======== TESTO DI PARTENZA
Il nostro punto di partenza è Il Teorema dell' Impossibilità di Kenneth Arrow secondo il quale non esistono sistemi o procedure elettorali che possano SIMULTANEAMENTE soddisfare criteri di COERENZA LOGICA ( la scelta collettiva rispecchia fedelmente le preferenze degli individui) e di EQUITA' SOCIALE ( è garantita la libera ed uguale partecipazioni di tutti alla decisione politica) ; il teorema dimostra appunto che non è possibile, in generale, formulare una regola elettorale che soddisfi contemporaneamente tutte queste condizioni insieme.
Il problema non è nuovo e non stupisce che a occuparsene per primi siano stati autori esperti di teoria matematica, tra i quali Charles Ludwig Dodgson (conosciuto come Lewis Carroll) al quale si deve il merito di essere pervenuto a conclusioni non dissimili, per molti versi, a quelle impostate però nel secolo precedente, nella Francia napoleonica, da Borda e Condorcet; è giusto quindi partire dagli studi di Borda per arrivare a quelli successivi di Dodgson.
Criterio di Borda
Fu Jean Charles Borda a sviluppare per primo una teoria matematica delle elezioni e a formulare con linguaggio matematico quel criterio elettorale che fu poi definito ''criterio di Borda''. Borda dimostra che la ''votazione singola'', con la quale si concede a ogni votante il diritto di indicare una sola preferenza e si seleziona il vincitore mediante il criterio della MAGGIORANZA SEMPLICE , in molti casi scegli il candidato ''sbagliato''.
Per capire, si consideri il seguente esempio in cui ci sono 3 alternative da votare, a, b, e c, e 21 elettori; gli ordinamenti di preferenza degli elettori sono quelli indicati qui sotto:
ELETTORI PREFERENZE
1 elettore A B C
7 elettori A C B
7 elettori B C A
6 elettori C B A
Se si votasse a maggioranza semplice, considerando quindi non l'intero ordine di preferenze, ma solamente la prima alternativa, vincerebbe A: infatti 8 elettori (7+1) hanno messo al primo posto A; ma Borda pone un problema: perché deve vincere l'alternativa che soddisfa 8 elettori, nonostante ne scontenti 13?
================
======== RIGHE DI DATI
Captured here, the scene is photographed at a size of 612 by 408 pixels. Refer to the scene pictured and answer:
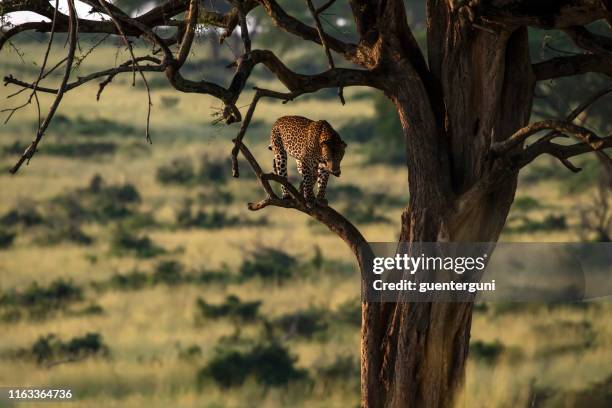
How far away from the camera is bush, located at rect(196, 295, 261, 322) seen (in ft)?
54.1

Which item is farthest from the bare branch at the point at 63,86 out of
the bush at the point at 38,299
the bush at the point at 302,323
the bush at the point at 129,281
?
the bush at the point at 129,281

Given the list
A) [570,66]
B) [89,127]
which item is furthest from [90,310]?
[89,127]

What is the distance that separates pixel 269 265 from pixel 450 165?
12380 mm

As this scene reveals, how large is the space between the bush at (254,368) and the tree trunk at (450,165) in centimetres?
638

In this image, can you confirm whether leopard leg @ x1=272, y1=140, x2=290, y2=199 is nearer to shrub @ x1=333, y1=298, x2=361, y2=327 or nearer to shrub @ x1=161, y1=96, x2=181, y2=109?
shrub @ x1=333, y1=298, x2=361, y2=327

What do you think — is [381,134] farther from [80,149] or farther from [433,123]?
[433,123]

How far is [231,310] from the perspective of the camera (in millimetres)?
16844

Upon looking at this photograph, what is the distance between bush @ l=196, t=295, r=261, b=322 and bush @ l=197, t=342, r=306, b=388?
153 cm

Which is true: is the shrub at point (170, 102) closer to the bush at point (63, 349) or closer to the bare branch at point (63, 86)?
the bush at point (63, 349)

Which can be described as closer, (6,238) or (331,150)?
(331,150)

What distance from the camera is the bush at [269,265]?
18969 mm

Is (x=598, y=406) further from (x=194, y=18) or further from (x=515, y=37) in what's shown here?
(x=194, y=18)

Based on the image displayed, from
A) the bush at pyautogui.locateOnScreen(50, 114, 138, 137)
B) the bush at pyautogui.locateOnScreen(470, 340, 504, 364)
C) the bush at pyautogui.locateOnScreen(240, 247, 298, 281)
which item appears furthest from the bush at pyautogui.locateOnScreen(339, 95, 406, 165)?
the bush at pyautogui.locateOnScreen(470, 340, 504, 364)

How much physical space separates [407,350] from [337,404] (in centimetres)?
539
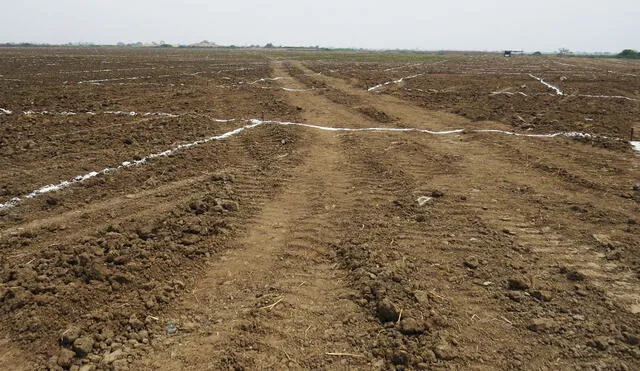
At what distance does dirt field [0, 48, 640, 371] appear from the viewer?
242cm

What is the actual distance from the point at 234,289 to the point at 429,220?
218cm

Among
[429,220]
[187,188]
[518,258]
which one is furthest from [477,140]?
[187,188]

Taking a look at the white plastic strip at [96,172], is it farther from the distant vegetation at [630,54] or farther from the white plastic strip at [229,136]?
the distant vegetation at [630,54]

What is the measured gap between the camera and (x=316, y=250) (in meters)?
3.51

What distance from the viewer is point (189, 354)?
2.38 m

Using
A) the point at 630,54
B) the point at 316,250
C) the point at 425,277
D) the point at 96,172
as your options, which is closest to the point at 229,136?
the point at 96,172

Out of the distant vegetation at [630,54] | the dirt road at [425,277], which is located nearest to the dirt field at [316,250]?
the dirt road at [425,277]

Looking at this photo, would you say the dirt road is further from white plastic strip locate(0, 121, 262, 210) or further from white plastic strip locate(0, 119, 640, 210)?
white plastic strip locate(0, 121, 262, 210)

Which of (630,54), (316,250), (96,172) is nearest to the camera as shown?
(316,250)

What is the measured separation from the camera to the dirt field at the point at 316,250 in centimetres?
242

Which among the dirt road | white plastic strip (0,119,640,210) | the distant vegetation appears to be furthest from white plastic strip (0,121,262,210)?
the distant vegetation

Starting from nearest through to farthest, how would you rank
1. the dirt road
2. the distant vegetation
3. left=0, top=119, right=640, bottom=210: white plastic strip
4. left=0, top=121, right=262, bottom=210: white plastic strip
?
the dirt road < left=0, top=121, right=262, bottom=210: white plastic strip < left=0, top=119, right=640, bottom=210: white plastic strip < the distant vegetation

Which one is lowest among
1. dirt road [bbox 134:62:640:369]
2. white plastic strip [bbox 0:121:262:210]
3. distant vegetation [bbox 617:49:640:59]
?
Result: dirt road [bbox 134:62:640:369]

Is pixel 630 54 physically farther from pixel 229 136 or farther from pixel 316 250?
pixel 316 250
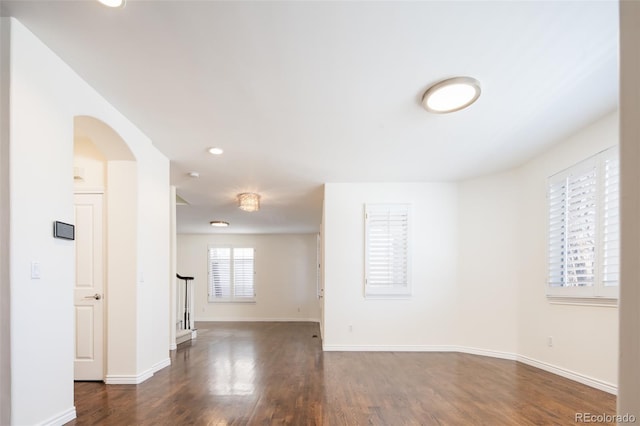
================
COMPITO:
Duplica parola per parola l'intero testo sul teorema di Arrow e sul criterio di Borda.

SOLUZIONE DEL COMPITO:
Il nostro punto di partenza è Il Teorema dell' Impossibilità di Kenneth Arrow secondo il quale non esistono sistemi o procedure elettorali che possano SIMULTANEAMENTE soddisfare criteri di COERENZA LOGICA ( la scelta collettiva rispecchia fedelmente le preferenze degli individui) e di EQUITA' SOCIALE ( è garantita la libera ed uguale partecipazioni di tutti alla decisione politica) ; il teorema dimostra appunto che non è possibile, in generale, formulare una regola elettorale che soddisfi contemporaneamente tutte queste condizioni insieme.
Il problema non è nuovo e non stupisce che a occuparsene per primi siano stati autori esperti di teoria matematica, tra i quali Charles Ludwig Dodgson (conosciuto come Lewis Carroll) al quale si deve il merito di essere pervenuto a conclusioni non dissimili, per molti versi, a quelle impostate però nel secolo precedente, nella Francia napoleonica, da Borda e Condorcet; è giusto quindi partire dagli studi di Borda per arrivare a quelli successivi di Dodgson.
Criterio di Borda
Fu Jean Charles Borda a sviluppare per primo una teoria matematica delle elezioni e a formulare con linguaggio matematico quel criterio elettorale che fu poi definito ''criterio di Borda''. Borda dimostra che la ''votazione singola'', con la quale si concede a ogni votante il diritto di indicare una sola preferenza e si seleziona il vincitore mediante il criterio della MAGGIORANZA SEMPLICE , in molti casi scegli il candidato ''sbagliato''.
Per capire, si consideri il seguente esempio in cui ci sono 3 alternative da votare, a, b, e c, e 21 elettori; gli ordinamenti di preferenza degli elettori sono quelli indicati qui sotto:
ELETTORI PREFERENZE
1 elettore A B C
7 elettori A C B
7 elettori B C A
6 elettori C B A
Se si votasse a maggioranza semplice, considerando quindi non l'intero ordine di preferenze, ma solamente la prima alternativa, vincerebbe A: infatti 8 elettori (7+1) hanno messo al primo posto A; ma Borda pone un problema: perché deve vincere l'alternativa che soddisfa 8 elettori, nonostante ne scontenti 13?